Our difference-in-differences setup implies that the interaction between the post-September birth season indicator and the 1933/1934-cohort indicator constitutes an instrumental variable for receipt of the zoster vaccine, enabling us to estimate the CACE (that is, the effect of actually receiving the vaccine among the compliers). This DID-IV approach relies on two important assumptions. As per the standard exclusion restriction assumption of IV analyses, the IV component of our DID-IV approach assumes that vaccine eligibility affects the outcome solely through a change in actual vaccine receipt. The DID component of our DID-IV approach assumes that, in the absence of the vaccine eligibility rule, the between-birth-season difference in vaccine uptake and in dementia incidence would have been the same in the 1933/1934 cohort as in the other cohorts. To investigate the validity of this assumption, we plotted the mean vaccine uptake and dementia incidence with 95% CIs by birth cohorts and birth seasons (Supplementary Fig. 29). As expected, we find that the between-birth-season differences in vaccine uptake diverge only in the 1933/1934 birth cohort. The absence of a between-birth-season difference in other birth cohorts supports the validity of our DID assumption.

To estimate the CACE in this DID-IV framework, we used two-stage least-squares regression. In the first stage, we identify the vaccine uptake due to the exogeneous change in vaccination eligibility by the following regression equation:

$${V}_{i}=\theta +\gamma \times {S}_{i}\times {C}_{i}+{\eta }_{m}+{\eta }_{c}+{{\epsilon }}_{i}$$

(4)

where Vi is a binary variable indicating patient i actually received the zoster vaccine. Si and Ci are binary variables indicating that patient i is born in the post-September birth season and in the 1933/1934 birth cohort, respectively. γ identifies the vaccine uptake due to the change in eligibility. θ, ηm and ηc are the constant term, birth month (January, February, …, December) and birth cohort (1926/1927, 1927/1928, …, 1933/1934) fixed effect, respectively. ϵi is the error term.

In the second stage, we estimate the effect of vaccine receipt by the following regression:

$${Y}_{i}=\alpha +{\beta \times \hat{V}}_{i}+{\eta }_{m}+{\eta }_{c}+{{\epsilon }}_{i}$$

(5)

where Yi is the outcome of patient i. \({\widehat{V}}_{i}\) is the probability of vaccine receipt predicted from the first-stage regression (4).
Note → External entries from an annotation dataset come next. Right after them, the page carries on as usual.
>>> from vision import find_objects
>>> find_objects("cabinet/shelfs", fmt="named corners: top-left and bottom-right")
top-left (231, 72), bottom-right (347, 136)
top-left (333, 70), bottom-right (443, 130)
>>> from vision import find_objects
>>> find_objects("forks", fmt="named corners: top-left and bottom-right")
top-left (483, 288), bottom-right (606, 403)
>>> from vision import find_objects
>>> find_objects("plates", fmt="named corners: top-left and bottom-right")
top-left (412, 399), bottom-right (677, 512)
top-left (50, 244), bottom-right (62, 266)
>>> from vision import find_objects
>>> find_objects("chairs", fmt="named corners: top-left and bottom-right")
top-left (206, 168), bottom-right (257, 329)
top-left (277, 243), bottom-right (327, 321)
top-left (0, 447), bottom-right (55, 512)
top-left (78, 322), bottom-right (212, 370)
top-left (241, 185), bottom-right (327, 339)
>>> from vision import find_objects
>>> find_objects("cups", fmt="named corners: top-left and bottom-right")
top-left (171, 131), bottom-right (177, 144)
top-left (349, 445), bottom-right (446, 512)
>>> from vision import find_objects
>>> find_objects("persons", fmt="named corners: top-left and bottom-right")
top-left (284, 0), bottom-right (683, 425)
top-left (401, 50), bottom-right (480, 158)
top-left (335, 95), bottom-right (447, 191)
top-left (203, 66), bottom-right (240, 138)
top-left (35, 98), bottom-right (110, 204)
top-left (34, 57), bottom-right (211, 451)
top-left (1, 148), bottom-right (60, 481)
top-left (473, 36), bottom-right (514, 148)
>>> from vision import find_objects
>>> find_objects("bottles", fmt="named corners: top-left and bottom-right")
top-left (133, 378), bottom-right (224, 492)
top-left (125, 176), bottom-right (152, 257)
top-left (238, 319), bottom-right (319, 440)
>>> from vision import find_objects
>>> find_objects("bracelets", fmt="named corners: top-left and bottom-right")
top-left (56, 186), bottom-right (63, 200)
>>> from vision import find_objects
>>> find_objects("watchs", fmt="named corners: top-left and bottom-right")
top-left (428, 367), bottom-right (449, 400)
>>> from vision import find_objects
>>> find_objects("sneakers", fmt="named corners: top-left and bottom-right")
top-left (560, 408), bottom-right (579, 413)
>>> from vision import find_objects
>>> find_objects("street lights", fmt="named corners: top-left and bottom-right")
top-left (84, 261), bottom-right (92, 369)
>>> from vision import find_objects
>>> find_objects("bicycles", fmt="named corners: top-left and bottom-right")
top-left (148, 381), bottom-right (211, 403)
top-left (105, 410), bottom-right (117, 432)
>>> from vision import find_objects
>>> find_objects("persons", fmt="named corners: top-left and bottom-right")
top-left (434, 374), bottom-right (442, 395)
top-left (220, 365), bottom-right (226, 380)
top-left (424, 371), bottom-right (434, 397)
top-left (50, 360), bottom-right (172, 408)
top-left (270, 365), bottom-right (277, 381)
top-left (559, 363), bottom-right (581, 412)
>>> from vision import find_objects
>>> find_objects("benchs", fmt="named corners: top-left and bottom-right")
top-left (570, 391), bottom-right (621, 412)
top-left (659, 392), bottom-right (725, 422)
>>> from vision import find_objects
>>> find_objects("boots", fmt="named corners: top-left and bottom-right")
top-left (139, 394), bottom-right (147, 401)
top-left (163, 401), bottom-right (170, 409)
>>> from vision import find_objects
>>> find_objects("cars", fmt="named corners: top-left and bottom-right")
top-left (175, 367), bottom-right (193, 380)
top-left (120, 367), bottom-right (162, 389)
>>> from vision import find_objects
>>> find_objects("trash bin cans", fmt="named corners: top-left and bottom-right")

The coefficient β identifies the CACE. α, ηm and ηc are the constant term, birth month and birth cohort (1926/1927, 1927/1928, …, 1933/1934) fixed effect, respectively. ϵi is the error term.

Robustness checks to different analytical specifications

We conducted a series of additional robustness checks. First, instead of starting the follow-up period for all individuals on 1 September 2013, we adjusted the follow-up period to account for the staggered rollout of the program by beginning the follow-up period for each individual on the date on which they first became eligible for the zoster vaccine (as described in the ‘Description of the zoster vaccine rollout in Wales’ section) (Supplementary Fig. 30). We controlled for cohort fixed effects in these analyses to account for the one- to two-year (depending on the year of the program) differences between cohorts in the calendar year in which this moving follow-up window started. That is, we defined one cohort fixed effect for ineligible individuals and the first catch-up cohort and then included additional cohort fixed effects for each group of patients who became eligible at the same time. Second, we varied our definition of a new diagnosis of dementia by implementing our analysis when defining dementia as a new prescription of donepezil hydrochloride, galantamine, rivastigmine or memantine hydrochloride. Third, we tested whether our results for the effect of being eligible for zoster vaccination on new diagnoses of dementia, shingles and postherpetic neuralgia hold across grace periods (that is, time periods since the index date after which follow-up time is considered to begin to allow for the time needed for a full immune response to develop after vaccine administration) of 0, 2, 4, 6, 8, 10 and 12 months (Supplementary Fig. 31). Fourth, we show our results with bandwidth choices of 0.25, 0.50, 0.75, 1.00, 1.25, 1.50, 1.75 and 2.00 times the MSE-optimal bandwidth (Supplementary Fig. 32). Fifth, we verified that our results are similar when using a local second-order polynomial specification instead of local linear regression.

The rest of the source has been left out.